**TO DO**
Bring together all lines from the listing below that contain the string "camera".
---------- MATERIALS PROVIDED
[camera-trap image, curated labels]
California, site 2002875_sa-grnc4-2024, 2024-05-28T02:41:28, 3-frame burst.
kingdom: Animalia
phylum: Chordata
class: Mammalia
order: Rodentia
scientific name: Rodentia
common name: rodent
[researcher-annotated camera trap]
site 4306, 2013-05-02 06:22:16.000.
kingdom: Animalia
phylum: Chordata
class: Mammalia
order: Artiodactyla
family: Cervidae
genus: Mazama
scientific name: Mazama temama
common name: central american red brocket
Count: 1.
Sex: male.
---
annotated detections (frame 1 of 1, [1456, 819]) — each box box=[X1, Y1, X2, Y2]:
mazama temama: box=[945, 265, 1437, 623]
--------------------
**EXPECTED ANSWER**
[camera-trap image, curated labels]
[researcher-annotated camera trap]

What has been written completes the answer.